Cyber Security Program Best Practices: Assists plan trustees and archivists in their cybersecurity risk management responsibilities.
Online safety tips: Provides members and beneficiaries who verify their retirement accounts online with basic rules to reduce the risk of fraud and loss.
The new direction comes a month after the Government Accountability Office (GAO) issued a report at the request of members of Congress on the risks posed by cybersecurity threats to pension plans. Senate Aid Committee Chairman Murray, House Education and Labor Speaker Scott, and Senator Maggie Hassan (D-New Hampshire) released a joint statement welcoming the cybersecurity guide.
Guide to the exemption from investment advice. On April 13, the Department of Labor’s Employee Benefits Security Administration issued guidance on trust investment advice for retirement investors, employee benefit plans, and investment advice providers. . The guidance addresses the Ministry’s exemption from improving investment advice for workers and retirees and follows its announcement on February 12, 2021 that this exemption would come into effect as scheduled on February 16, 2021. Both published documents (here; here) are limited to the application of federal retirement laws regarding advice regarding investments in plans covered by ERISA, such as 401 (k) plans and the Internal Revenue Code, such as IRAs.

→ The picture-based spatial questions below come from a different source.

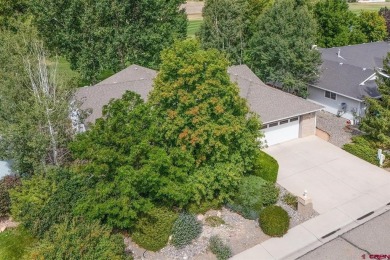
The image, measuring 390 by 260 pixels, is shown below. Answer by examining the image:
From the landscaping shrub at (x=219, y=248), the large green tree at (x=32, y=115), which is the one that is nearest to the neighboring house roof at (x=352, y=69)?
the landscaping shrub at (x=219, y=248)

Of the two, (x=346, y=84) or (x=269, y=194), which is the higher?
(x=346, y=84)

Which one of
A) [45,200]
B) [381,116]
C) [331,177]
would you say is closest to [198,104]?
[45,200]

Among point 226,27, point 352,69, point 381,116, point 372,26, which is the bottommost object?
point 381,116

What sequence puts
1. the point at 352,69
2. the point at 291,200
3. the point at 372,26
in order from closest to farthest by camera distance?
the point at 291,200, the point at 352,69, the point at 372,26

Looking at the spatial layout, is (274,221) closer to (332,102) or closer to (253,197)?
(253,197)

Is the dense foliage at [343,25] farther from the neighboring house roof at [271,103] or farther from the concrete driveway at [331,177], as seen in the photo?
the concrete driveway at [331,177]

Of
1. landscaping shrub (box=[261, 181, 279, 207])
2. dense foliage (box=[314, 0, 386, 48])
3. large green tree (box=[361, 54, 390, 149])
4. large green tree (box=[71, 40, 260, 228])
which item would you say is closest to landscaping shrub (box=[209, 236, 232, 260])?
large green tree (box=[71, 40, 260, 228])

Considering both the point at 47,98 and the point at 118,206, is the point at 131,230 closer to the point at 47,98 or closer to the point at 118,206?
the point at 118,206
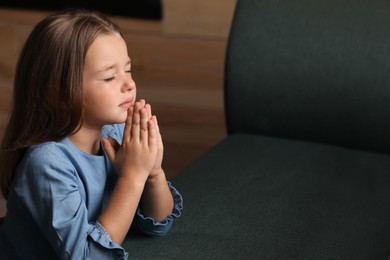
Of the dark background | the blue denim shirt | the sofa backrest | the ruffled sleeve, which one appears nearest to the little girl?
the blue denim shirt

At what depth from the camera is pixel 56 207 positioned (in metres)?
1.40

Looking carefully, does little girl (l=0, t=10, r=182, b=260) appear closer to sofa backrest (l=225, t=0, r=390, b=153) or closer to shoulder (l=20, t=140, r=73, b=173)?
shoulder (l=20, t=140, r=73, b=173)

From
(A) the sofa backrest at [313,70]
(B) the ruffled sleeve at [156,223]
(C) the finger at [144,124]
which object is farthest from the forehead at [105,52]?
(A) the sofa backrest at [313,70]

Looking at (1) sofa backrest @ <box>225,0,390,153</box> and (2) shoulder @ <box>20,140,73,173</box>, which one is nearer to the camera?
(2) shoulder @ <box>20,140,73,173</box>

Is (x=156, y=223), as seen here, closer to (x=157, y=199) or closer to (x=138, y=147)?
(x=157, y=199)

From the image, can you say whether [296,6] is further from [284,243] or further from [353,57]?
[284,243]

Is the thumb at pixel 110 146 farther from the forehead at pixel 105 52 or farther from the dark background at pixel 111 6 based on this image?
the dark background at pixel 111 6

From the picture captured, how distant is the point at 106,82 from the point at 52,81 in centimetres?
10

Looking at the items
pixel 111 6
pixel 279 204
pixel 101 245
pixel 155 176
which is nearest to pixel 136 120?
pixel 155 176

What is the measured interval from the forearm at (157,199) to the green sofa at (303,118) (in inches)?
7.9

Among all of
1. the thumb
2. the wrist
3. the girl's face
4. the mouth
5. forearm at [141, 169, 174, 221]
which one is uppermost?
the girl's face

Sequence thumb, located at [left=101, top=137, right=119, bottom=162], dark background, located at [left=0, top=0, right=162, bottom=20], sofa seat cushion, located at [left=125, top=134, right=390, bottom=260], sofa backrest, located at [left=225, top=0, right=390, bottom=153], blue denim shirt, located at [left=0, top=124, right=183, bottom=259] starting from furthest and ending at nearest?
dark background, located at [left=0, top=0, right=162, bottom=20]
sofa backrest, located at [left=225, top=0, right=390, bottom=153]
sofa seat cushion, located at [left=125, top=134, right=390, bottom=260]
thumb, located at [left=101, top=137, right=119, bottom=162]
blue denim shirt, located at [left=0, top=124, right=183, bottom=259]

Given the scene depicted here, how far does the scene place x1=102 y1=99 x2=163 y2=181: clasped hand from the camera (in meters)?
1.49

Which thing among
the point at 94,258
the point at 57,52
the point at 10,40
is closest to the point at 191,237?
the point at 94,258
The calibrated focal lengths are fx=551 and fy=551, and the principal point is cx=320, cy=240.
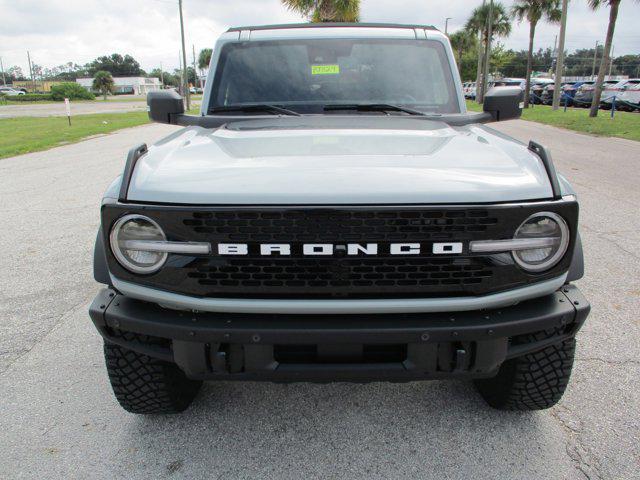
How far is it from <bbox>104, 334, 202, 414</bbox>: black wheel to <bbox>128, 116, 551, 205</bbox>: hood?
0.76 meters

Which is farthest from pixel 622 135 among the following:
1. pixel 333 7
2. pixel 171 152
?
pixel 171 152

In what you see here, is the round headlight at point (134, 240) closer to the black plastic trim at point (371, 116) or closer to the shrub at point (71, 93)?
the black plastic trim at point (371, 116)

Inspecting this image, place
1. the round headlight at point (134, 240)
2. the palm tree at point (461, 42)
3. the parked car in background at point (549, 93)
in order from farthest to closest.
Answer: the palm tree at point (461, 42), the parked car in background at point (549, 93), the round headlight at point (134, 240)

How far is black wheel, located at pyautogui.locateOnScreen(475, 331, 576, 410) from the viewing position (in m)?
2.38

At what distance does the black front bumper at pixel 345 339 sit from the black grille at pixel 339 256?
102 mm

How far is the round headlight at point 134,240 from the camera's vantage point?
2.03 m

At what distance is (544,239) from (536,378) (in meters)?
0.73

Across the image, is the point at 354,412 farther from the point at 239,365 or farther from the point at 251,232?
the point at 251,232

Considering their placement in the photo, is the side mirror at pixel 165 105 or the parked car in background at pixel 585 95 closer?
the side mirror at pixel 165 105

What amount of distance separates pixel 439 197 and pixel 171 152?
118cm

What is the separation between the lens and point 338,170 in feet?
6.72

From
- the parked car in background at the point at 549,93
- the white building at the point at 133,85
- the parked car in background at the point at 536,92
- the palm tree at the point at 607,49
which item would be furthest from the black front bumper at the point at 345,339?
the white building at the point at 133,85

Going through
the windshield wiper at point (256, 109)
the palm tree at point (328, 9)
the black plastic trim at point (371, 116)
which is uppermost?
the palm tree at point (328, 9)

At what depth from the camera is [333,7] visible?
2489 centimetres
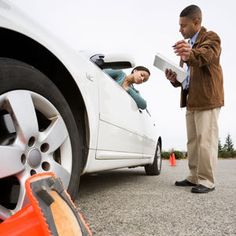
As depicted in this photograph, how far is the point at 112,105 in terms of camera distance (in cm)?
238

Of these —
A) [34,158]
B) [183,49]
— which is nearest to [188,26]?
[183,49]

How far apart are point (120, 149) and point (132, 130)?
1.37 ft

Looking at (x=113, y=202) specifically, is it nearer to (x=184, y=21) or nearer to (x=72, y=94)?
(x=72, y=94)

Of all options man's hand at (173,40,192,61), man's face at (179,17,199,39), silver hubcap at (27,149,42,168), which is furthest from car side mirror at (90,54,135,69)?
silver hubcap at (27,149,42,168)

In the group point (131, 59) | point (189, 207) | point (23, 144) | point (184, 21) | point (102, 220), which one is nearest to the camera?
point (23, 144)

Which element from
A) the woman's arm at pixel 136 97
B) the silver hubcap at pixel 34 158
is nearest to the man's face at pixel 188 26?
the woman's arm at pixel 136 97

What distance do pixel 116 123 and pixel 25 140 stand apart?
45.8 inches

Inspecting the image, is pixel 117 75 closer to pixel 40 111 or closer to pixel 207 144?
pixel 207 144

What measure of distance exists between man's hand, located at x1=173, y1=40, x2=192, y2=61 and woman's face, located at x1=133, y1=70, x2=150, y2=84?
1.71ft

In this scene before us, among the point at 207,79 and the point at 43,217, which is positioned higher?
the point at 207,79

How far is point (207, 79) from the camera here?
9.93ft

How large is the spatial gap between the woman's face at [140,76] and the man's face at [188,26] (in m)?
0.57

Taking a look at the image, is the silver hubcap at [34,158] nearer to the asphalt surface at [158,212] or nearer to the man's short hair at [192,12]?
the asphalt surface at [158,212]

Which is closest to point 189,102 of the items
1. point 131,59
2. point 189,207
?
point 131,59
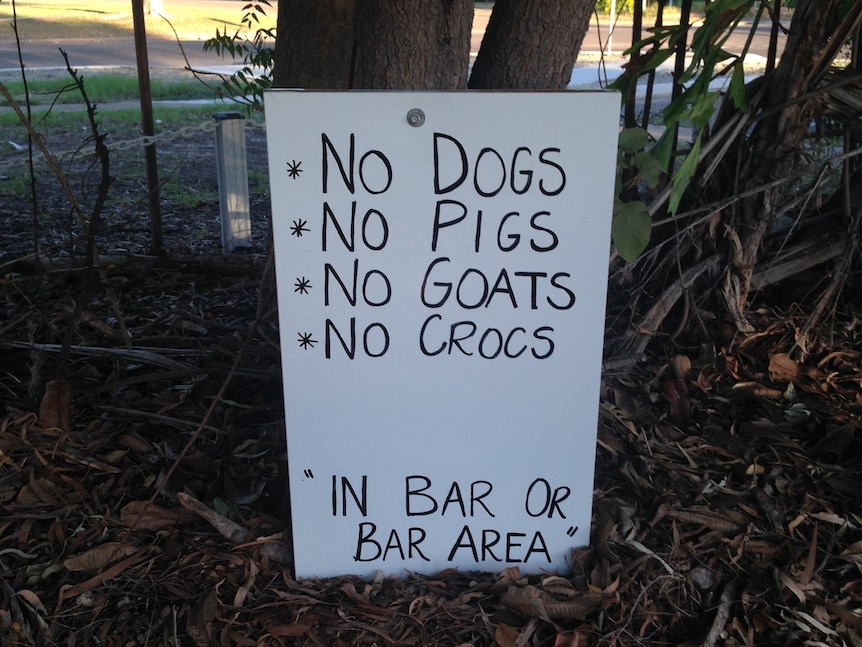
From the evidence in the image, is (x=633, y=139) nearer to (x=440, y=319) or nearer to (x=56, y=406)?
(x=440, y=319)

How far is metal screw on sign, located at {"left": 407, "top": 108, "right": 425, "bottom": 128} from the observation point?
5.02ft

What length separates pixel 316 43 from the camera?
2105 mm

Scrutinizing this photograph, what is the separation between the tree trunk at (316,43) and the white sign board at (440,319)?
0.55 metres

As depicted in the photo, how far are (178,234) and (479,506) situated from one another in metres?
2.85

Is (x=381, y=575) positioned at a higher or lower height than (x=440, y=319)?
lower

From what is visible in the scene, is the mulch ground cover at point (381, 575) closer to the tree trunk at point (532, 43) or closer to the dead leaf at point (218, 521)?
the dead leaf at point (218, 521)

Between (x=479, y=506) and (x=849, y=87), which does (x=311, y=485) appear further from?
(x=849, y=87)

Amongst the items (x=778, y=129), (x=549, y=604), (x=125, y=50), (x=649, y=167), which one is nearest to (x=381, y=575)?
(x=549, y=604)

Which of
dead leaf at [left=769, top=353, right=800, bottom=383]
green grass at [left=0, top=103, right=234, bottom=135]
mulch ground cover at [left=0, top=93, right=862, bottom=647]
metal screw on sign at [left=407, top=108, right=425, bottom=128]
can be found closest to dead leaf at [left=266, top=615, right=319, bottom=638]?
mulch ground cover at [left=0, top=93, right=862, bottom=647]

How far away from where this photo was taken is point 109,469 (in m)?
1.99

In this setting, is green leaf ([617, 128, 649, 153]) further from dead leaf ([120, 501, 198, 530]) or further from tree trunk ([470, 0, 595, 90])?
dead leaf ([120, 501, 198, 530])

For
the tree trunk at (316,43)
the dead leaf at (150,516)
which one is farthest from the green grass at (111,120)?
the dead leaf at (150,516)

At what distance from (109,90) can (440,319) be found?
26.7 ft

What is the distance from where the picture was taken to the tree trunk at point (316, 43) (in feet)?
6.74
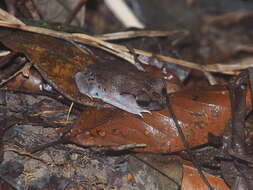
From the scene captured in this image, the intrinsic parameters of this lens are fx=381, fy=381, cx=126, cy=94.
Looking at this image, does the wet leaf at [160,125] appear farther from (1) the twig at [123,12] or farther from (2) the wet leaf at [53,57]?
(1) the twig at [123,12]

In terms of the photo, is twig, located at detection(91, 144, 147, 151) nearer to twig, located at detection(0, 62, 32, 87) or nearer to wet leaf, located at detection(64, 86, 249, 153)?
wet leaf, located at detection(64, 86, 249, 153)

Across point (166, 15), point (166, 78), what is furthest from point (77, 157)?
point (166, 15)

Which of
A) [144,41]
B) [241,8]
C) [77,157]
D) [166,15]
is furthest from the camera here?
[241,8]

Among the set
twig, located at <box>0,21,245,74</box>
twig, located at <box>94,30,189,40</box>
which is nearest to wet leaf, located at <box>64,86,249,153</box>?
twig, located at <box>0,21,245,74</box>

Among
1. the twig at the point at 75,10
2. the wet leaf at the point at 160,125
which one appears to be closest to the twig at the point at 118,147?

ASPIRE initiative in mental health | Seven selected states. On April 14, the Department of Labor ad it has selected seven states to participate in its Advancing State Policy Integration for Recovery and Employment (ASPIRE) initiative, which aims to align state policy and funding to increase competitive integrated employment for people with mental disorders. The Office of Disability Employment Policy (ODEP) will provide Florida, Indiana, Iowa, Minnesota, Oklahoma, Virginia and Wisconsin with tailored and targeted technical assistance. ODEP has contracted with Westat, a research firm in Maryland, to provide technical assistance to participating states.
Election of the Union of Amazonia. After Amazon workers in Bessemer, Alabama decided not to form a union last week, President Scott released a statement calling on the Senate to pass the Protect the right to organize (PRO) Act. He argued, “American workers will not have constant access to free, fair and secure union elections until we strengthen our country’s labor laws. We cannot continue to allow employers to interfere with the decision of workers whether or not to form a union. Foxx Ranking Member against, calling the bill a “job-destroying PRO union bosses law” and claiming that Bessemer workers were “able to vote in secret, allowing them to express their views freely and without fear”.